→ Given records:
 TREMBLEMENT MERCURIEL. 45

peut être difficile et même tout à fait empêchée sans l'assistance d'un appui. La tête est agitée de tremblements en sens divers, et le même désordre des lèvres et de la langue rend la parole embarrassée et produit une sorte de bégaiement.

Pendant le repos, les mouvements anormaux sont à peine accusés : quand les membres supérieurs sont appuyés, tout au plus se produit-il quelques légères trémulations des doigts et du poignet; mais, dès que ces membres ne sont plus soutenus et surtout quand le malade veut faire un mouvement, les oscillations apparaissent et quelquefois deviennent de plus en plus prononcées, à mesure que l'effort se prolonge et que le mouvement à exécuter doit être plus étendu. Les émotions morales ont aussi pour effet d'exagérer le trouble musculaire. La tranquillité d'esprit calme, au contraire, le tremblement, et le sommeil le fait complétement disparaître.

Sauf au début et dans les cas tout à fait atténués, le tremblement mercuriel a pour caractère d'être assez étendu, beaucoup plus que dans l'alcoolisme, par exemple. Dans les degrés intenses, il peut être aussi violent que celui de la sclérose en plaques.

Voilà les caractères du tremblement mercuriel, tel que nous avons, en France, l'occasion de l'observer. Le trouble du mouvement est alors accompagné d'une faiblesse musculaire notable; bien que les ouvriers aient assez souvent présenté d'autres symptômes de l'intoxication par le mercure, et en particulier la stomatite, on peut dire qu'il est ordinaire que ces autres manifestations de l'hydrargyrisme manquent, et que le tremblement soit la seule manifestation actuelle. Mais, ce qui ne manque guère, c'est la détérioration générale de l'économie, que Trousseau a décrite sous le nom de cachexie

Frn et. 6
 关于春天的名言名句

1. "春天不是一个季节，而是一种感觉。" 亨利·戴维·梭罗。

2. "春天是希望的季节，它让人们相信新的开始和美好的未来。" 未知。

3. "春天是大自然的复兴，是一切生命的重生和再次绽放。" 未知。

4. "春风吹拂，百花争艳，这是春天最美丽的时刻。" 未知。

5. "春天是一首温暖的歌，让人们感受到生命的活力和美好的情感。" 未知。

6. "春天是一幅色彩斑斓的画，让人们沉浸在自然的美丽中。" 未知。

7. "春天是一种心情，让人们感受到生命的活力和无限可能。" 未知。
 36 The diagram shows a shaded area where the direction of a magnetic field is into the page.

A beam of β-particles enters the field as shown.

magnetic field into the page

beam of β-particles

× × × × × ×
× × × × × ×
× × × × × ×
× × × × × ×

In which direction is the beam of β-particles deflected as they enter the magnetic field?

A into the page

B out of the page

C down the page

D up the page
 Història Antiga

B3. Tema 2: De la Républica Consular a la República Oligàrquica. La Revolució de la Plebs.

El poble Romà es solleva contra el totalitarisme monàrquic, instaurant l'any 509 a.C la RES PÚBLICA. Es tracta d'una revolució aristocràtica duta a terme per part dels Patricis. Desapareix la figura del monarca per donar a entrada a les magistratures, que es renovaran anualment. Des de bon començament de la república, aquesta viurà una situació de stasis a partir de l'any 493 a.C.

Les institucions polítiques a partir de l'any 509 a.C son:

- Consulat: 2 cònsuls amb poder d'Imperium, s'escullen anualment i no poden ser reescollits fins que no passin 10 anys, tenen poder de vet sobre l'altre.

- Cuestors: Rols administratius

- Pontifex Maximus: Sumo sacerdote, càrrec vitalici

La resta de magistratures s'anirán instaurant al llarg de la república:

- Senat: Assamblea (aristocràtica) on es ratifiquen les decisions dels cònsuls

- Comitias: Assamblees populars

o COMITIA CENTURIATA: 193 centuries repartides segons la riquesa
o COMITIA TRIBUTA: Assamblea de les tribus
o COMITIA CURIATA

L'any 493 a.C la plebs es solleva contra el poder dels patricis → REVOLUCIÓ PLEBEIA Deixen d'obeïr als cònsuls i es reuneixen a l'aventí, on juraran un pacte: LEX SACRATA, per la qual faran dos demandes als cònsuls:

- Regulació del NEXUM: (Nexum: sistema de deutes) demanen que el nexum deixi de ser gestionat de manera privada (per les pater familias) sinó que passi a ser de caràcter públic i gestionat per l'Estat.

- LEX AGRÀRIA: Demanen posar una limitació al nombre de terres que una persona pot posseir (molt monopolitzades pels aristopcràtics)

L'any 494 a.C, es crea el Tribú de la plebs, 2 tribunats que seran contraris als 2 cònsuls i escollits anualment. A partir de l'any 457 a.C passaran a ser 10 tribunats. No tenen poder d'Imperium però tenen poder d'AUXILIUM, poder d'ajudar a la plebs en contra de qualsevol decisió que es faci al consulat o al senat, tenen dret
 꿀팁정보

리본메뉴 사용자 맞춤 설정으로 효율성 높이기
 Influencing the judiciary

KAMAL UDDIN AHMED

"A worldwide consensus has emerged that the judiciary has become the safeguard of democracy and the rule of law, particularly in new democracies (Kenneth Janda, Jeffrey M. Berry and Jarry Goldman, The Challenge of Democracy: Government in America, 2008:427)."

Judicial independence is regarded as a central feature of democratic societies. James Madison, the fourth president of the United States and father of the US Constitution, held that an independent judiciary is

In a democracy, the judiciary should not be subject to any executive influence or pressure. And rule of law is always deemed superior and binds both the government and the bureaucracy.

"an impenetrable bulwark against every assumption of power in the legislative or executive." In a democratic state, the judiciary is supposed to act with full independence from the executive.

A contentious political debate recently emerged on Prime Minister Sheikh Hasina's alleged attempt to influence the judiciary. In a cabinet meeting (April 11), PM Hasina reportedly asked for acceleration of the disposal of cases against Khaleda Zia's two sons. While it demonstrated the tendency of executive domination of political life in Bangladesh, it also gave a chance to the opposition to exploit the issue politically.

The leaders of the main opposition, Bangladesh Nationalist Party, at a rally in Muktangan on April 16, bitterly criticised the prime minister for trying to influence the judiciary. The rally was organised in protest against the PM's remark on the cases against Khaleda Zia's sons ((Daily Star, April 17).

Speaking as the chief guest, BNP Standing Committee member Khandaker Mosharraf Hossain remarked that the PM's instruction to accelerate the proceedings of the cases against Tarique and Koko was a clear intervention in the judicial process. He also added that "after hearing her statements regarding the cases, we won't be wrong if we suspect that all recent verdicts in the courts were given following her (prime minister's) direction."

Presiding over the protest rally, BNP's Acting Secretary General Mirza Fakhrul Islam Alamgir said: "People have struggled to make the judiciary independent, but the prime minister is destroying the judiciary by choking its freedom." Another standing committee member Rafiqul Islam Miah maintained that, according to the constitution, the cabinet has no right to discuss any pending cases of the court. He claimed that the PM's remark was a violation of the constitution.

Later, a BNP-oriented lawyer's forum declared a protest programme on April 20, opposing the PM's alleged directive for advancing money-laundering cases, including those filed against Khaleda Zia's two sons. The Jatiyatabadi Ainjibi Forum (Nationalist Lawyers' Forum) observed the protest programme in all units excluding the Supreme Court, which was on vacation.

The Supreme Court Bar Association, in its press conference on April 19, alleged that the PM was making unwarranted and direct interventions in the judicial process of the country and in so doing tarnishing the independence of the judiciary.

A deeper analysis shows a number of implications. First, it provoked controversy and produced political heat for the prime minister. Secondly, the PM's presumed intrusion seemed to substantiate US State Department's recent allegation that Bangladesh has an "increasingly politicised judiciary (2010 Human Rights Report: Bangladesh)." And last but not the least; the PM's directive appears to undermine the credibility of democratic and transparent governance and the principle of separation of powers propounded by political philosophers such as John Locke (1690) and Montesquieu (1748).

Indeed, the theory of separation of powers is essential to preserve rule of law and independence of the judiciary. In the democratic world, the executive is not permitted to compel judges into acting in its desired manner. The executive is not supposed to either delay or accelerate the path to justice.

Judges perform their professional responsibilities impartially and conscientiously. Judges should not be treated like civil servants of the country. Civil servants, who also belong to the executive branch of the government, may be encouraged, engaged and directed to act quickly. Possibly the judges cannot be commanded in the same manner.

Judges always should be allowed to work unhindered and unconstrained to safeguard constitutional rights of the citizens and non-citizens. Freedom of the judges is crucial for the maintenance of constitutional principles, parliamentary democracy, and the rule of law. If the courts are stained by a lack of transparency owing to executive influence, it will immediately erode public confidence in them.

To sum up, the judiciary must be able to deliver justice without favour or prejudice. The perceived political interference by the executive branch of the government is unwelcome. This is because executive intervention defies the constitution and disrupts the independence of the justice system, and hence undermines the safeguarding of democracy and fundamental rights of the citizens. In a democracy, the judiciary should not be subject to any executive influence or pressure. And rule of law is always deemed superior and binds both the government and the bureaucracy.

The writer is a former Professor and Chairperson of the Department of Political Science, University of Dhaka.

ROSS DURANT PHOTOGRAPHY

→ What this task involves: Present each line from the listing that holds the string "aristocràtica".

→ Result of the task:
El poble Romà es solleva contra el totalitarisme monàrquic, instaurant l'any 509 a.C la RES PÚBLICA. Es tracta d'una revolució aristocràtica duta a terme per part dels Patricis. Desapareix la figura del monarca per donar a entrada a les magistratures, que es renovaran anualment. Des de bon començament de la república, aquesta viurà una situació de stasis a partir de l'any 493 a.C.
- Senat: Assamblea (aristocràtica) on es ratifiquen les decisions dels cònsuls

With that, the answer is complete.